» Directive
Return every record below exactly as written, omitting any pictures.

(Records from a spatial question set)
"""
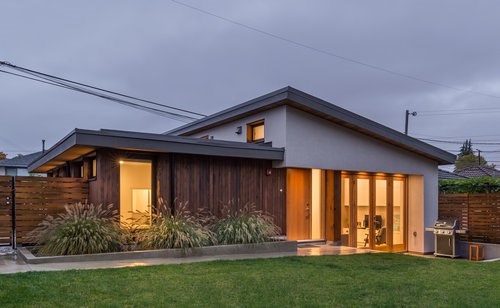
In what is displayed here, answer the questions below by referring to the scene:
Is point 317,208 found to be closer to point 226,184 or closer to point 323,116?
point 323,116

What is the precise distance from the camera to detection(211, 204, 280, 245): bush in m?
9.57

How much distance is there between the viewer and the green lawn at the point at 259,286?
5062 mm

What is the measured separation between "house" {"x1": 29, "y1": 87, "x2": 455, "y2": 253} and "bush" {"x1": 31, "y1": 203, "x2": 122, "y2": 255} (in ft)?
2.93

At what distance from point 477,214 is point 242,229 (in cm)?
826

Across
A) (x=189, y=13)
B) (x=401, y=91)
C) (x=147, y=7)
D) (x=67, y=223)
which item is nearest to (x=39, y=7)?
(x=147, y=7)

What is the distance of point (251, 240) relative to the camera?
31.4 ft

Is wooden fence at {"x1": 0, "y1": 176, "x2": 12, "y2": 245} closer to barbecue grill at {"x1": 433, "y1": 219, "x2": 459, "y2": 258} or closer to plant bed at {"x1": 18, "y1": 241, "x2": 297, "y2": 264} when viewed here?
plant bed at {"x1": 18, "y1": 241, "x2": 297, "y2": 264}

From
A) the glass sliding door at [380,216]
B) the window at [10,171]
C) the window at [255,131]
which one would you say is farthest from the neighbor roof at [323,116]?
the window at [10,171]

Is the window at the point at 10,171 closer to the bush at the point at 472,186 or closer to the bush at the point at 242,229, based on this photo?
the bush at the point at 242,229

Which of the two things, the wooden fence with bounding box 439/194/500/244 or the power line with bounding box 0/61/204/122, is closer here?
the wooden fence with bounding box 439/194/500/244

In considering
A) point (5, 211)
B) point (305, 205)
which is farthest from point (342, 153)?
point (5, 211)

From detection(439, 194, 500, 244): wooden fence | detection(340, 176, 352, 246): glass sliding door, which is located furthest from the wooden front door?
detection(439, 194, 500, 244): wooden fence

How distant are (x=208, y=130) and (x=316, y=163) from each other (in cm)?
458

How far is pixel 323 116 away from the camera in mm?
11844
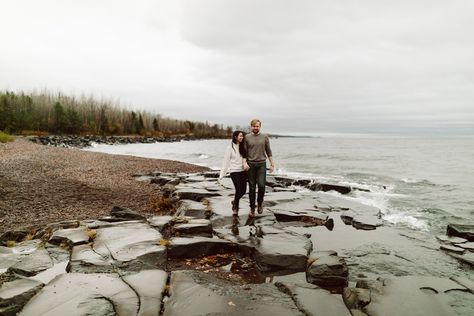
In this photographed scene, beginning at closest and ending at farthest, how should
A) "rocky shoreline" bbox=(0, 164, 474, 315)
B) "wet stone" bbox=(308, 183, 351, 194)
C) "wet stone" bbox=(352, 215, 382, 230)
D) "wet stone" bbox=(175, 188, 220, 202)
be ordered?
1. "rocky shoreline" bbox=(0, 164, 474, 315)
2. "wet stone" bbox=(352, 215, 382, 230)
3. "wet stone" bbox=(175, 188, 220, 202)
4. "wet stone" bbox=(308, 183, 351, 194)

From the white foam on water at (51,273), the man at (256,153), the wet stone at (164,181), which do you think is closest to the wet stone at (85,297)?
the white foam on water at (51,273)

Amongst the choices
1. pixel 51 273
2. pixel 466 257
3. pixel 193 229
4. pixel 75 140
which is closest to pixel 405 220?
pixel 466 257

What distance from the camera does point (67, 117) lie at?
3127 inches

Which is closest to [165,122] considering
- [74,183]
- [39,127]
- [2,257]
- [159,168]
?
[39,127]

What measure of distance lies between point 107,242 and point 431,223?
33.1 feet

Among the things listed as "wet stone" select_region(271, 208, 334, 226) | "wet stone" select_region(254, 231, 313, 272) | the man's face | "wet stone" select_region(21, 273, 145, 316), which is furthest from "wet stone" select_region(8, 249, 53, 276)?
"wet stone" select_region(271, 208, 334, 226)

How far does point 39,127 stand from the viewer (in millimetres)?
76250

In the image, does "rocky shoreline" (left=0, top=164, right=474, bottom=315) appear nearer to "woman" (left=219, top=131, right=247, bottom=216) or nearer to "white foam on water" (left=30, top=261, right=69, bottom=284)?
"white foam on water" (left=30, top=261, right=69, bottom=284)

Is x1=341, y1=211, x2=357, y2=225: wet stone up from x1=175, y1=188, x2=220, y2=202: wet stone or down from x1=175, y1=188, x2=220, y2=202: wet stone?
down

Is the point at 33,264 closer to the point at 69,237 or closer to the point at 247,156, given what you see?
the point at 69,237

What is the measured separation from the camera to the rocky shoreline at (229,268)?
4406 millimetres

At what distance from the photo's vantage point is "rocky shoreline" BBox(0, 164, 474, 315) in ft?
14.5

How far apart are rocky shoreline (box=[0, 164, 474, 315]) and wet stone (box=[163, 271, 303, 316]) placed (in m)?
0.01

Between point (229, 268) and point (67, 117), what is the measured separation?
84414 millimetres
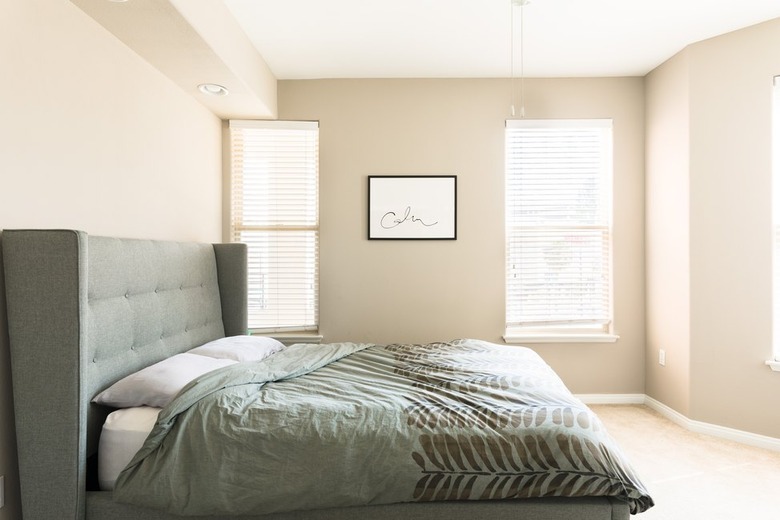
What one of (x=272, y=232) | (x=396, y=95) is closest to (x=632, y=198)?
(x=396, y=95)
"""
» Correct response
In what is displayed here, answer the questions below by referring to the scene:
Is point 317,208 found to be closer to point 226,184 or closer to point 323,116?
point 323,116

What is the precise distance from the camera to detection(211, 204, 280, 245): bush in m?
9.57

How much distance is there between the viewer and the green lawn at the point at 259,286?
5062 mm

What is the measured separation between "house" {"x1": 29, "y1": 87, "x2": 455, "y2": 253} and "bush" {"x1": 31, "y1": 203, "x2": 122, "y2": 255} (in ft)?
2.93

At what distance from point 477,214 is point 242,229 (in cm)?
826

Across
A) (x=189, y=13)
B) (x=401, y=91)
C) (x=147, y=7)
D) (x=67, y=223)
which item is nearest to (x=39, y=7)?
(x=147, y=7)

What is the distance of point (251, 240) relative to the camera?
31.4 ft

Is wooden fence at {"x1": 0, "y1": 176, "x2": 12, "y2": 245} closer to barbecue grill at {"x1": 433, "y1": 219, "x2": 459, "y2": 258} or closer to plant bed at {"x1": 18, "y1": 241, "x2": 297, "y2": 264} when viewed here?
plant bed at {"x1": 18, "y1": 241, "x2": 297, "y2": 264}

From
A) the glass sliding door at [380,216]
B) the window at [10,171]
C) the window at [255,131]
which one would you say is farthest from the neighbor roof at [323,116]?
the window at [10,171]

Is the window at the point at 10,171 closer to the bush at the point at 472,186 or closer to the bush at the point at 242,229, based on this photo?
the bush at the point at 242,229

Which of the two things, the wooden fence with bounding box 439/194/500/244 or the power line with bounding box 0/61/204/122, is closer here?
the wooden fence with bounding box 439/194/500/244

In considering
A) point (5, 211)
B) point (305, 205)
which is farthest from point (342, 153)?
point (5, 211)

From detection(439, 194, 500, 244): wooden fence | detection(340, 176, 352, 246): glass sliding door, which is located furthest from the wooden front door?
detection(439, 194, 500, 244): wooden fence

How distant are (x=208, y=130) and (x=316, y=163) from each other (in cm)?
458

How far is pixel 323 116 away from the camera in mm?
11844
In this photographed scene, beginning at closest and ending at farthest, how should
A) "rocky shoreline" bbox=(0, 164, 474, 315)
B) "wet stone" bbox=(308, 183, 351, 194)
C) "wet stone" bbox=(352, 215, 382, 230)
D) "wet stone" bbox=(175, 188, 220, 202)
be ordered?
1. "rocky shoreline" bbox=(0, 164, 474, 315)
2. "wet stone" bbox=(352, 215, 382, 230)
3. "wet stone" bbox=(175, 188, 220, 202)
4. "wet stone" bbox=(308, 183, 351, 194)

From the white foam on water at (51,273), the man at (256,153), the wet stone at (164,181), which do you think is closest to the wet stone at (85,297)?
the white foam on water at (51,273)

Amongst the choices
1. pixel 51 273
2. pixel 466 257
3. pixel 193 229
4. pixel 75 140
which is closest to pixel 405 220?
pixel 466 257

What distance from the camera does point (67, 117) lie at?
3127 inches

Which is closest to [165,122] considering
- [74,183]
- [39,127]
- [2,257]
- [159,168]
?
[39,127]

What measure of distance lies between point 107,242 and point 431,223?
33.1 feet

Among the things listed as "wet stone" select_region(271, 208, 334, 226) | "wet stone" select_region(254, 231, 313, 272) | the man's face | "wet stone" select_region(21, 273, 145, 316), which is furthest from "wet stone" select_region(8, 249, 53, 276)?
"wet stone" select_region(271, 208, 334, 226)

How far does point 39,127 stand from the viewer (in millimetres)?
76250

In the image, does "rocky shoreline" (left=0, top=164, right=474, bottom=315) appear nearer to "woman" (left=219, top=131, right=247, bottom=216) or nearer to "white foam on water" (left=30, top=261, right=69, bottom=284)?
"white foam on water" (left=30, top=261, right=69, bottom=284)

Is x1=341, y1=211, x2=357, y2=225: wet stone up from x1=175, y1=188, x2=220, y2=202: wet stone or down from x1=175, y1=188, x2=220, y2=202: wet stone?
down

Is the point at 33,264 closer to the point at 69,237 or closer to the point at 247,156, given what you see?
the point at 69,237

What is the measured separation from the camera to the rocky shoreline at (229,268)?
4406 millimetres

At what distance from the photo's vantage point is "rocky shoreline" BBox(0, 164, 474, 315) in ft?
14.5

How far apart are rocky shoreline (box=[0, 164, 474, 315]) and wet stone (box=[163, 271, 303, 316]) placed (in m)?
0.01

Between point (229, 268) and point (67, 117), what is the measured separation?
84414 millimetres
What one of (x=272, y=232) | (x=396, y=95) is closest to (x=632, y=198)?
(x=396, y=95)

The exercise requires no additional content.